French 'Game of Death' Shocks Audience, Contestants
Contestants believe they are electrocuting others on fake game show.
PARIS, March 17, 2010 -- The French contestants thought they were taking part in yet another traditional television quiz show, this one called "Zone Xtrême" [Extreme Zone].
The game consisted of one participant asking questions to another player locked up inside a booth, an electrode hooked up to the booth player's wrist. Any wrong answer meant the first player must push a lever that subjected the player inside the booth to electrical charges of up to 460 volts as punishment.
The audience members, clapping their hands when the contestant inside the booth answered wrong, chanted, "Punishment! Punishment! Punishment!"
Then came the cries for mercy.
"Oh no, I'm sorry, I can't, I'm sorry," one young female contestant said.
"Come on! Go on!" the show host urged.
"No, I can't, I'm sorry, this has become unbearable," the contestant continued. She eventually quit the game, but not before pushing the lever once more, and she left the set crying.
But her cries may not have been warranted. The game show is fake, the player inside the booth is an actor and the host is in on the scam.
In fact, everything is fake, including the electric shocks, but the contestants asking the questions and the crowd don't know that.
They are participating in a documentary that doubles as a scientific experiment. The goal is to show the power television holds over people and whether it can push people to outrageous lengths.
"We were amazed to see that 81 percent of the candidates gave the maximum discharge of 460 volts to the actor inside the capsule who was simulating pain," Thomas Bornot, co-director of the documentary, told ABC News.
Only 16 people among the show's 80 recruits backed out.
"We suspected that television had power, but we never set up, scientifically speaking, a system that allowed us to really measure this power," Bornot explained. "What we saw here was that a show host could order the average contestant to give potentially deadly electrical shocks to another individual."
The documentary, ominously titled "The Game of Death," will be broadcast tonight in primetime on state-run France 2 TV.
The Power of Television
The experiment is modeled on the Milgram experiment, a 1960s study led by the late American psychologist Stanley Milgram at Yale University that decrypted the mechanisms of obedience to authority figures.
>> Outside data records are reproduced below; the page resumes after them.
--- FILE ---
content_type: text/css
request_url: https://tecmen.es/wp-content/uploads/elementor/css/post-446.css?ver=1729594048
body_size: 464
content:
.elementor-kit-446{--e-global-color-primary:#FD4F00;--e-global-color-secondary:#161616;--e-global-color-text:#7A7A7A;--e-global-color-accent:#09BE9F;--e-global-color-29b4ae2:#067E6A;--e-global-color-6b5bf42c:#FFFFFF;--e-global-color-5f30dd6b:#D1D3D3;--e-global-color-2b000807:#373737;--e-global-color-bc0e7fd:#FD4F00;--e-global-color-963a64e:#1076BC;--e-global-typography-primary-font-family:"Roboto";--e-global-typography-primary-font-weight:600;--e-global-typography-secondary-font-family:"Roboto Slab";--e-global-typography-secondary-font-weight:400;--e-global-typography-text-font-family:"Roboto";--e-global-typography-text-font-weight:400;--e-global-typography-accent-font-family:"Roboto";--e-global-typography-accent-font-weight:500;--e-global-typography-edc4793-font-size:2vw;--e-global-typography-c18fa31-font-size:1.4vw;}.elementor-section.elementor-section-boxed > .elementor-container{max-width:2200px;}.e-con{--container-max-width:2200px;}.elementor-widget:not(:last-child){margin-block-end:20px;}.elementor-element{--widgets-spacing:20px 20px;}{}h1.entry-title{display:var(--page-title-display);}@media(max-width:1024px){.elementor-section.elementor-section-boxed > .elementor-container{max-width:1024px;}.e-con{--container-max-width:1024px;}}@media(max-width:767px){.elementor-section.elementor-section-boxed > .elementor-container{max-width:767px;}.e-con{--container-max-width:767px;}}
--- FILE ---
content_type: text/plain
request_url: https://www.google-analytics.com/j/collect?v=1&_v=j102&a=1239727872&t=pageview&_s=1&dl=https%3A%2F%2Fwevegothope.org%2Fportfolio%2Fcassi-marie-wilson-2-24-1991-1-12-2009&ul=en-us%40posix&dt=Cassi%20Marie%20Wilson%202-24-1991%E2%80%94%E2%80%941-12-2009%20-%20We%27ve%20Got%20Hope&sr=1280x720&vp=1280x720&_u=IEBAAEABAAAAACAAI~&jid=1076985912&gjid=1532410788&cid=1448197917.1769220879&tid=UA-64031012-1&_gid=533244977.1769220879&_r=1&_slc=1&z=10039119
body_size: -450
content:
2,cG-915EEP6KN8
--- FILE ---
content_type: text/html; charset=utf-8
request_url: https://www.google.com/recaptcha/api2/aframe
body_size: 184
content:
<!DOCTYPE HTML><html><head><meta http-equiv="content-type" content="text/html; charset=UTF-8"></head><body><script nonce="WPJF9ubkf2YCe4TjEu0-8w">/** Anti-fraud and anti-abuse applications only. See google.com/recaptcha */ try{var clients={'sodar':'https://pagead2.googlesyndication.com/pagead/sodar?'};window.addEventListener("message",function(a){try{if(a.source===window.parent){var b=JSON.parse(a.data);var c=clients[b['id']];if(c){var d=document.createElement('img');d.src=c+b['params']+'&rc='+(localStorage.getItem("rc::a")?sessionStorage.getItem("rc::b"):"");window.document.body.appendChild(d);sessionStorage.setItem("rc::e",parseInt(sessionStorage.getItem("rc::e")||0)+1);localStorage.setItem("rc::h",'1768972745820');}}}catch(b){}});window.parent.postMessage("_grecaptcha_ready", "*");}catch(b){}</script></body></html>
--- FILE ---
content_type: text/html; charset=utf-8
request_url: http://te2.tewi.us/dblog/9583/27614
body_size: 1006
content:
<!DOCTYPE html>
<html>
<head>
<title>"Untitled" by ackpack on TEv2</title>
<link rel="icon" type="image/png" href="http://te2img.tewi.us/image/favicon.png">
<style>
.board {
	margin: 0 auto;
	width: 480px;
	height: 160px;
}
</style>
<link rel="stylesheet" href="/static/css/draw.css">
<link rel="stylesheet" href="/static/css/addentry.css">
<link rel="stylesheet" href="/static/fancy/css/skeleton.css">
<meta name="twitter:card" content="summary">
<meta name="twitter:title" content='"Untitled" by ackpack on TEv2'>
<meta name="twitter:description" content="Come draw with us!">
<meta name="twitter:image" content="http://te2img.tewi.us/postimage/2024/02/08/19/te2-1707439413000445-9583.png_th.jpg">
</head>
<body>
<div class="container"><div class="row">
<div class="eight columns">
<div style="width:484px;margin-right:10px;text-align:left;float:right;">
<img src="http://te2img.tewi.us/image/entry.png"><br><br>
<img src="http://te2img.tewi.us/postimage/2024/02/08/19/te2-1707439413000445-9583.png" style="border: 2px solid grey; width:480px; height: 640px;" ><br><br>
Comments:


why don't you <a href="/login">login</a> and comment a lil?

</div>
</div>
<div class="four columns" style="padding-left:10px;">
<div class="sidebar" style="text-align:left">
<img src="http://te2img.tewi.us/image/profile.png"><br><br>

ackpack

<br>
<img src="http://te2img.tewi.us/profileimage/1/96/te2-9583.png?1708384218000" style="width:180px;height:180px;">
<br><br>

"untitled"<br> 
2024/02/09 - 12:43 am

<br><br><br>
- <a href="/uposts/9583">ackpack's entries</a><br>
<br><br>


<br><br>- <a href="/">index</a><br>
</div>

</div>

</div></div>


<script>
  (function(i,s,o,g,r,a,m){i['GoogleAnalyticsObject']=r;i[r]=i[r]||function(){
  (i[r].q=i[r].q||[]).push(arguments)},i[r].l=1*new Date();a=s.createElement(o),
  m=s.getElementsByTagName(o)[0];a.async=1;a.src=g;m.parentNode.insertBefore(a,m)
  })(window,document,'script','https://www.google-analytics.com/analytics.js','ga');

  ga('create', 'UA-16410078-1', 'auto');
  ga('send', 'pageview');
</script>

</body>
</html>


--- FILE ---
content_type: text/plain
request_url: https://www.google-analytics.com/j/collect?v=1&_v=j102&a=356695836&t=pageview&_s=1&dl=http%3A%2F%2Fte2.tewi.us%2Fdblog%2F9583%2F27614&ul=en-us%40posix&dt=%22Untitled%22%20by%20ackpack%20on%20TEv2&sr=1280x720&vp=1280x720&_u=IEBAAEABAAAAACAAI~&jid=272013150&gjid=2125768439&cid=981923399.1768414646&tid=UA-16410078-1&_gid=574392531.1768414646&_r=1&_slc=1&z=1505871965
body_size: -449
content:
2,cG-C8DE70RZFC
At the time, 62.5 percent of the study's participants gave the maximum (but again fake) electrical discharge of 450 volts to a guinea pig. All of them tried to stop, but less than a third of them disobeyed when given an order by the scientist to continue.
Bornot said the "The Game of Death" was meant to examine some of the extreme measures seen on modern reality TV.
"It is not a pamphlet against television in general," Bornot said. "But we thought we had to pull the alarm as we came to realize that some reality TV shows are going further and further today by staging humiliation and violence. These shows have a rather strong ascendancy over the audience, most of the time the young audience.
"What we demonstrate in the documentary is the power television has."
After the show, participants in the experiment, most of them in shock, were debriefed by a team of psychologists.
"A great majority, about 60 percent of the candidates, realized that when facing a legitimate authority and when there is an abuse of power, they behaved differently. They become obedient, malleable," Bornot explained.
"There is an acknowledgment of this weakness, of this abuse of power. This is what we show in the documentary, this system of ascendancy which is hitting them. It's very difficult to disobey."